In 1913, appropriate media propaganda accompanied the takeover, including such favorites as:

'the Act removed money from politics', and 'prevented banks from being at the mercy of boom and bust cycles'.

Like all quintessential lies, there is the element of truth in each. But not enough to merit the powers granted to the various Federal Reserve Boards, and especially its central one , in Washington, which soon evolved into a 'fourth branch of government' with powers to control not only money supply, but monetary-economic policy.

Now, what about Samuelson's claim of some "conspiracy" to use government money to benefit Wall Street?

Well, this depends on how one defines conspiracy. Since all Fed discussions, decisions are ultimately made public, released out in the open, I would hardly call it a "conspiracy". But we do know, and I have already blogged on these issues, that when a group in charge of the money supply keeps interest rates and hence bank -CD yields at essentially ZERO, it IS benefiting the money pushers and traders on Maul Street. And it must know, because it's not comprised of stupid people, that average citizens - earning next to nada in their bank savings accounts, CDs or money market funds, will be forced to chase yield in risky stocks at some point. In other words, expose themselves to possible massive loss of principal, say in their 401ks.

They also know this process must be of benefit to the stock exchange and traders who will end up being the primary beneficiaries of this money. (Through their excessive fees and commissions, which remain irrespective of economic good times or bad, stock crashes or gains.)

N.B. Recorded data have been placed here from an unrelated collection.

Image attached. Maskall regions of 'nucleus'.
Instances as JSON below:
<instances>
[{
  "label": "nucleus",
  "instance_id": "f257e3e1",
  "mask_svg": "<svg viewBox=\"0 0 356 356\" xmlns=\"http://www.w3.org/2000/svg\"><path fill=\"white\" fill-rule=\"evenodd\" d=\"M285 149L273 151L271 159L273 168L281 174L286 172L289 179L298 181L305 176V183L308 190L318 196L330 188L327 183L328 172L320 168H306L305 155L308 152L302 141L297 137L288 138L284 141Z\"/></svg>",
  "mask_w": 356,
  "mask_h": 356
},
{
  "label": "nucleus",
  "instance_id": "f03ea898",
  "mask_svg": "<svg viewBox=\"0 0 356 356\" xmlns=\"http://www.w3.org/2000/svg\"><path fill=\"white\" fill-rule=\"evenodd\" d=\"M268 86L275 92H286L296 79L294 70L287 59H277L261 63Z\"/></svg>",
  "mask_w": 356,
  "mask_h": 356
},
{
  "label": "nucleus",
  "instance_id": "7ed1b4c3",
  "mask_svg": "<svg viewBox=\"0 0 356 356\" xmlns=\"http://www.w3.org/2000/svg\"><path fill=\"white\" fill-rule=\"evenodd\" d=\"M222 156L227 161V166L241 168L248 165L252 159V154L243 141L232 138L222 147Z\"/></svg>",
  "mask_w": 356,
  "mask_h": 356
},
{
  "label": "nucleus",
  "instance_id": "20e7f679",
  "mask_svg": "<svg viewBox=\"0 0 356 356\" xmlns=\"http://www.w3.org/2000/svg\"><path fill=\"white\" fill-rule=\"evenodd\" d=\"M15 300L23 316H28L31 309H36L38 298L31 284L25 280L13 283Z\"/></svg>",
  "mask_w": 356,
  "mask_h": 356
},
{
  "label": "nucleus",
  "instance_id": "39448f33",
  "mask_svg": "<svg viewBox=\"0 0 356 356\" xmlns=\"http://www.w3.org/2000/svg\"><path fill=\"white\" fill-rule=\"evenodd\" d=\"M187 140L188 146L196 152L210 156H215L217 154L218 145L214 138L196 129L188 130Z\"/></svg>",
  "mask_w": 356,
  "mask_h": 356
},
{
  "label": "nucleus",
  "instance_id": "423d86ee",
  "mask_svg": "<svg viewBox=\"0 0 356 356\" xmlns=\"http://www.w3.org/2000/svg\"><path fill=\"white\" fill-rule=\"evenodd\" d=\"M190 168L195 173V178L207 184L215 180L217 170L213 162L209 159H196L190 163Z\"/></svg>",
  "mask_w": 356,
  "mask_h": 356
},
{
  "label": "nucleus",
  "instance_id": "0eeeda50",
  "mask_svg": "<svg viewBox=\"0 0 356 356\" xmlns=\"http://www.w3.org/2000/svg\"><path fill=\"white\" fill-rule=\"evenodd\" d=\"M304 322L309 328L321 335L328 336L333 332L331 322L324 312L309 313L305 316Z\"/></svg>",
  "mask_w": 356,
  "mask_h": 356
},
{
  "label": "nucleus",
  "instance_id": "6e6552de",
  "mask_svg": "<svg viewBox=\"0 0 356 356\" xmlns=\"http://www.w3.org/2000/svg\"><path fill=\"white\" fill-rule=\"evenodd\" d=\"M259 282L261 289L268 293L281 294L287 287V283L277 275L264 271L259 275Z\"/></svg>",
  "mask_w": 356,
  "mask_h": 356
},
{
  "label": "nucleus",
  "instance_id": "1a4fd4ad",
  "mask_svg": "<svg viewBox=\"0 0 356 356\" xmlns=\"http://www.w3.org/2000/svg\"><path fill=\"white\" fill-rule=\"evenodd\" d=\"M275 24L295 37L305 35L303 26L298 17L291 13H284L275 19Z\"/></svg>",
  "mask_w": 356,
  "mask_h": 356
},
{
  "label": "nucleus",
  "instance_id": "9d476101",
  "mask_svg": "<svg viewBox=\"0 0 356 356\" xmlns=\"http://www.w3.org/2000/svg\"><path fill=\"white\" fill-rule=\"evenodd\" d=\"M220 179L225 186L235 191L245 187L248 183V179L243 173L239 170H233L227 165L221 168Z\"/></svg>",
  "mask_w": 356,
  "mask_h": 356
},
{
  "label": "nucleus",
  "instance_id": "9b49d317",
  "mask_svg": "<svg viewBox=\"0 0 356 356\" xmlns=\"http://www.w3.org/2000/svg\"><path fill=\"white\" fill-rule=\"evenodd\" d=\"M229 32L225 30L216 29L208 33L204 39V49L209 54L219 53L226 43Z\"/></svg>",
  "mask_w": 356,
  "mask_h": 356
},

It is also disingenuous to insist that the Fed's quantitative easing (both forms 1 and 2) were solely done out of the goodness of its little heart, to "save the country". Not when the main effect was to engender even cheaper stores of money for the speculators and commodities traders to gamble with! While Joe and Mary sit unemployed in their soon to be foreclosed home.

As for the fuss Samuelson makes over the claimed "$7.7 trillion" the Fed was to have secretly lent to banks, I already exposed that as false in a prior blog:

http://brane-space.blogspot.com/2011/12/stocks-still-fastest-way-to-lose-your.html

As I noted:

"The Fed has pumped more than $1.6 trillion (not $7.7. trillion as has been cited in many liberal blogs) of "free money" to the banksters which has essentially helped keep fixed income yields extremely low as its chased the unwise into risky stocks"

So no, I was never one of the bloggers who hyped the numbers. I tend to check my facts before I commit fingers to keyboard!

What I would like to see, all Samuelson's blather to the contrary, is the Fed take a more responsible role toward the average citizen, on Main Street. They could do this by raising interest rates to at least 1.0% so seniors don't have to chase yield in risky stocks when they will likely eventually be faced with higher out of pocket health care costs.

But in the end, the point to bear in mind, is that so long as the Fed exists it will more likely act to benefit the banks and the speculators on Wall Street than the average Joe or Jane. As Livingstone observed, this is exactly why the Fed's creation was "evidence for the emergence of a modern ruling class".

And as we know so well, ruling classes don't like to share!